Principios de la educación en Guatemala

El Artículo 71 de la Constitución Política de Guatemala reza: “Es obligación del Estado proporcionar y facilitar educación a sus habitantes sin discriminación alguna”.

El artículo 1 de Ley de Educación Nacional, Decreto No. 12-91 enumera los siguientes principios de la educación: a) Es un derecho inherente a la persona humana o una obligación del Estado. b) Respeto a la dignidad de la persona humana y el cumplimiento efectivo de los Derechos Humanos. c) Tener al educando como centro y sujeto del proceso educativo. d) Orientada al desarrollo y perfeccionamiento integral del ser humano a través de un proceso permanente, gradual y progresivo. e) Es un instrumento que coadyuva a la conformación de una sociedad justa y democrática. f) Se define y realiza en un entorno multilingüe, multiétnico, y pluricultural en función de las comunidades que la conforman. g) Es un proceso científico, humanístico, dinámico, participativo y transformativo.

Estos principios deben ser llevados en el bolsillo de quienes laboran en todos los niveles educativos. Es cierto que es un derecho inherente, y que el Estado tiene la obligación de brindarla, pero del “dicho al hecho hay mucho trecho”. La dignidad de los educandos no siempre se respeta, porque se viola continuamente.

En algunos lugares de Guatemala (como en la Libertad, Huehuetenango), parece que lo que dice la Constitución y la Ley de Educación Nacional no cuenta para quienes se dedican a la formación de los niños. Para algunos dirigentes magisteriales, prevalecen más sus propios intereses que los de miles de niños que desde hace semanas no están recibiendo clases.

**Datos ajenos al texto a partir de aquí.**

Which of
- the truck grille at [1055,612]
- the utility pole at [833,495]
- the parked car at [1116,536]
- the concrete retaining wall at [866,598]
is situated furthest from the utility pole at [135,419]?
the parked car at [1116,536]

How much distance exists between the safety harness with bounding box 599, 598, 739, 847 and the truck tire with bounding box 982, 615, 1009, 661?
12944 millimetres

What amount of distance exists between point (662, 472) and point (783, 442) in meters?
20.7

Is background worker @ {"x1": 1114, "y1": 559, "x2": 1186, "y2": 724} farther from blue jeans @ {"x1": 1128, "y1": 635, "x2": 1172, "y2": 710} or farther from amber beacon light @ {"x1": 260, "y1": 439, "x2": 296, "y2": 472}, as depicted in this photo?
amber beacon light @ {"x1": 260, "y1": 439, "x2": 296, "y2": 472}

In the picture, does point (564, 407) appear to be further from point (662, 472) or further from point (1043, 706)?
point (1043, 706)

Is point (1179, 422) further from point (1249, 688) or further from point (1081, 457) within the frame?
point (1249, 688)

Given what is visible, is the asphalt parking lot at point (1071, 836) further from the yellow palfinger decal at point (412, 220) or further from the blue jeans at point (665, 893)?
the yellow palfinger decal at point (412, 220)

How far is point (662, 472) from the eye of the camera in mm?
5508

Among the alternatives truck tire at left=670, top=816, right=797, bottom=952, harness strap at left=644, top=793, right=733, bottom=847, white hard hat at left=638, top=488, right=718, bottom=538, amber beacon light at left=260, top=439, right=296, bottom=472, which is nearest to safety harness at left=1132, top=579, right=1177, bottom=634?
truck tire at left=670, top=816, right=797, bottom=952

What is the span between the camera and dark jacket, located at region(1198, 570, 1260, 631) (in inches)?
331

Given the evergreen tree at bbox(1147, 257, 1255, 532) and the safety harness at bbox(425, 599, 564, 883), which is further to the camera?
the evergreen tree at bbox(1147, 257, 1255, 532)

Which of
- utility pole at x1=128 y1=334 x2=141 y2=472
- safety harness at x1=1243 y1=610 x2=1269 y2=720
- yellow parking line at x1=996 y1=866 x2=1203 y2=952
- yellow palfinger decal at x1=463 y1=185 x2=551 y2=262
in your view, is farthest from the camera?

San Juan Bosco decía: “el que no ama no educa, porque la educación es cuestión del corazón”. El verdadero educador debe trabajar por amor, no por dinero. Dios ha puesto en sus manos la vida de muchos niños para que la transformen; pero no lo logrará, si se deja manipular por quienes no tienen ningún interés de sacar del subdesarrollo a Guatemala.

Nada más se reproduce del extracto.